In January 2011, the then head coach of UCLA women's soccer team, Jill Ellis, departed for the newly created national development director position of United States Soccer Federation; and Snow was promoted to head coach. In his first year as head coach Snow coached UCLA to 16 wins, 1 loss, and 4 draws, helping the Bruins reach the second round of the NCAA Tournament. UCLA also had 8 wins, 1 loss, and 2 draws in league play to finish in second-place in the highly competitive Pac-12 Conference.

In 2011, Snow recruited 10 players with national youth team experience for UCLA.

===U.S. Soccer===
Snow served as an assistant coach of United States women's national under-20 soccer team for Germany 2010 FIFA U-20 Women's World Cup. He also worked with U.S. Soccer as a clinician at a number of coaching seminars.

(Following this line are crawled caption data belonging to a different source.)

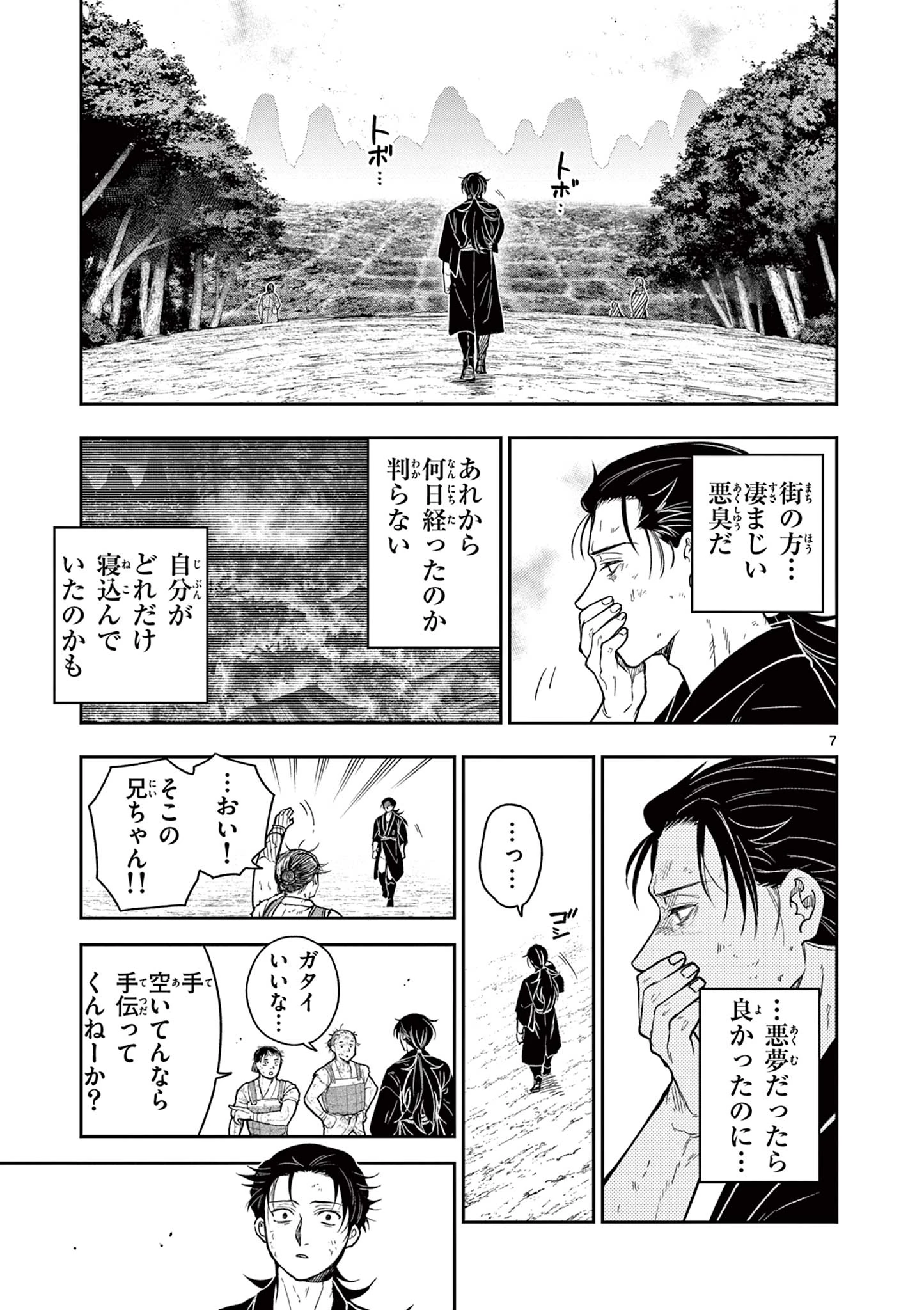 竜送りのイサギ 第49話 - 7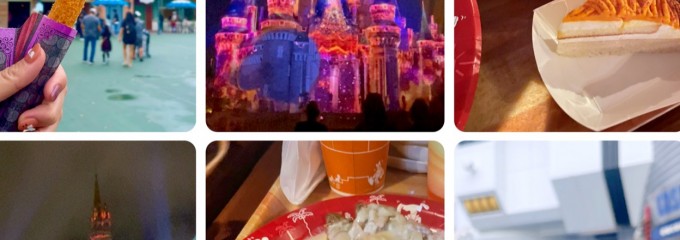 東京ディズニーランド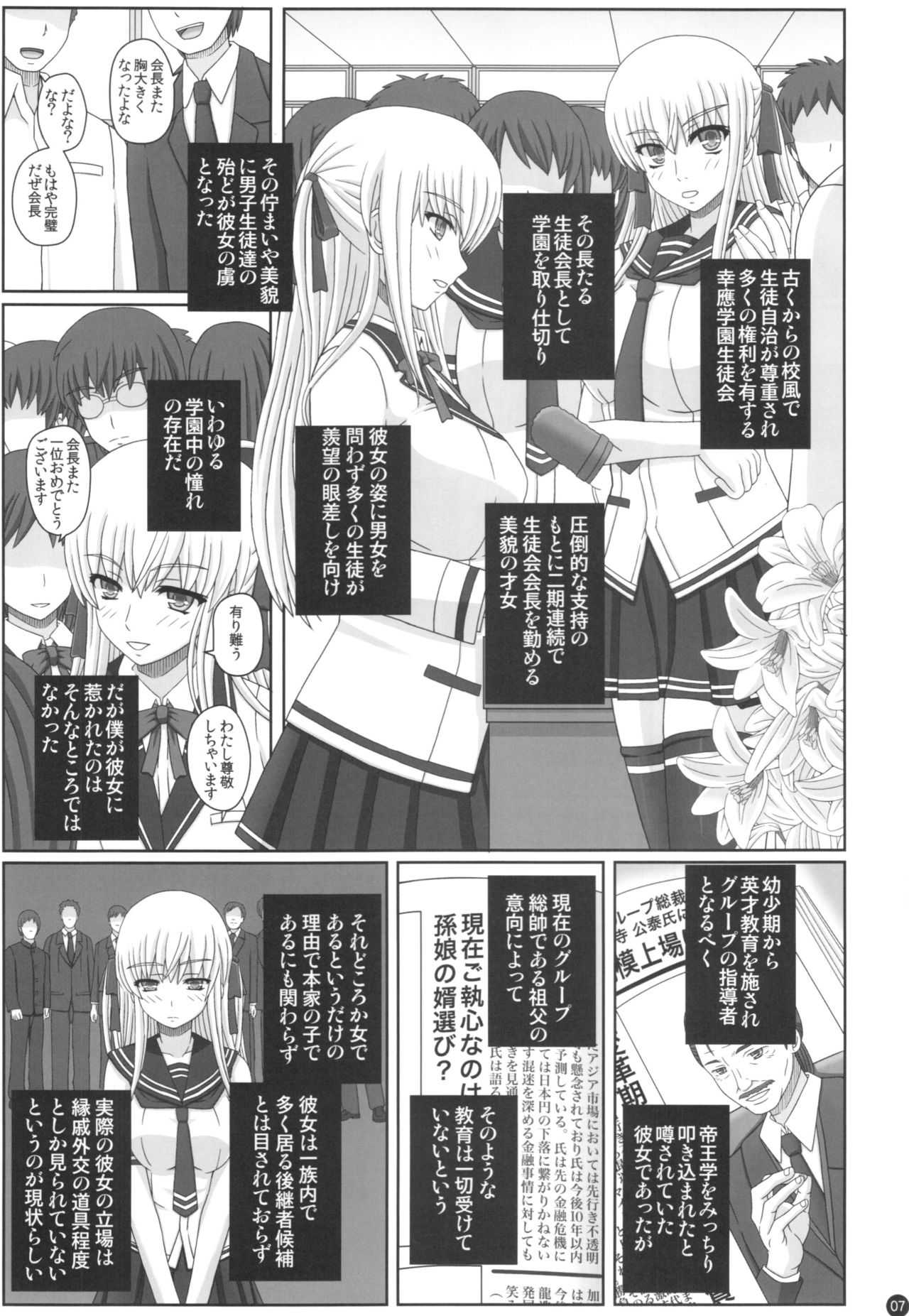 Katashibu 40-shuu + Kaijou Genteibon page 7 full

On January 25, 2013, United States Soccer Federation announced the hiring of Snow as the first full-time head coach of United States women's national under-17 soccer team.

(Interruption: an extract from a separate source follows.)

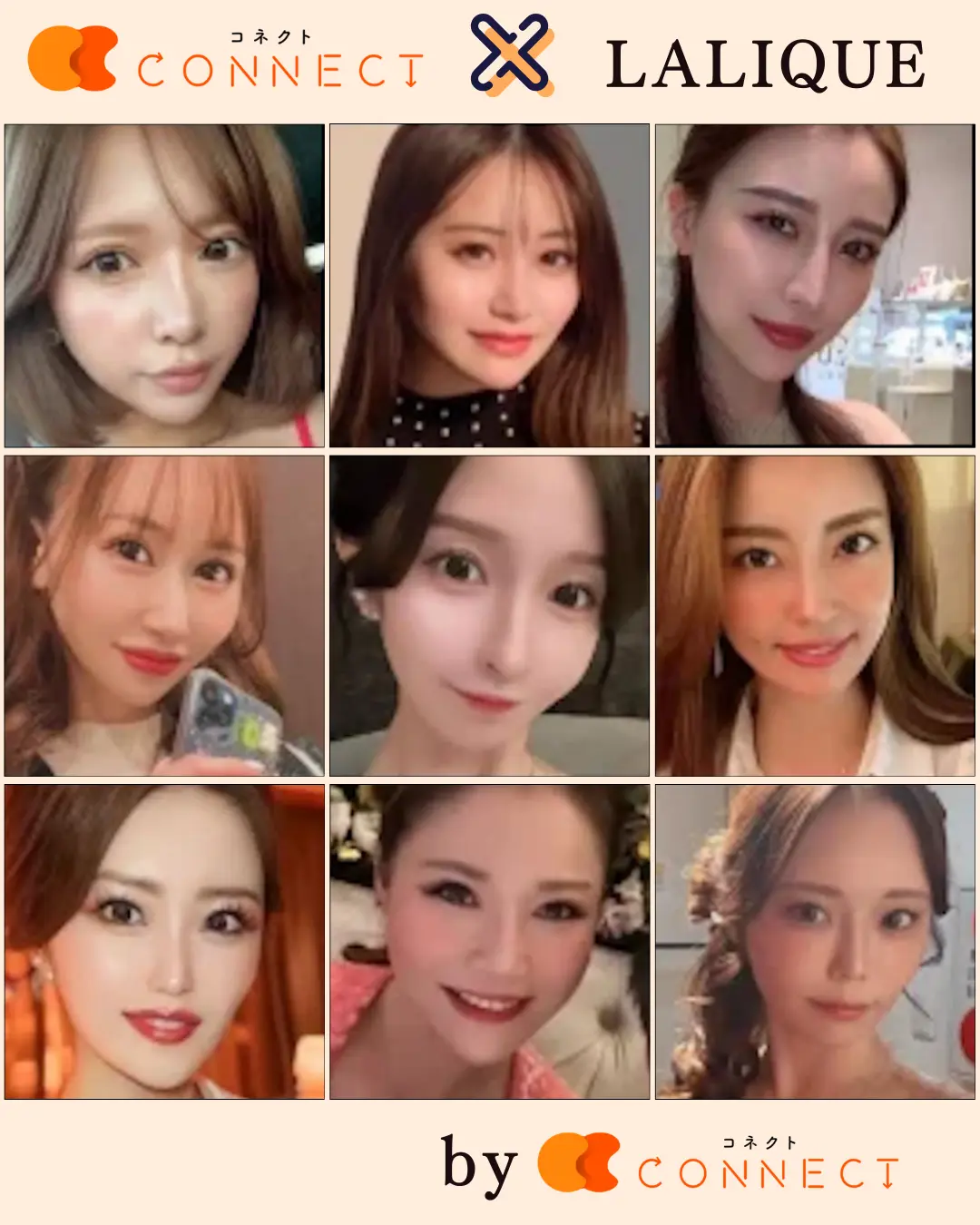 銀座ラリック キャスト一覧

Snow became the director of talent identification for the United States women's national soccer team in 2017. He also coached the United States women's national under-23 soccer team from 2017 to 2019.

==Personal life==
Snow is married to former United States international and two-time Olympic gold medalist Lindsay Tarpley, a fellow alumnus of Portage Central High School. In July 2012, Snow and Tarpley welcomed their first child, a son.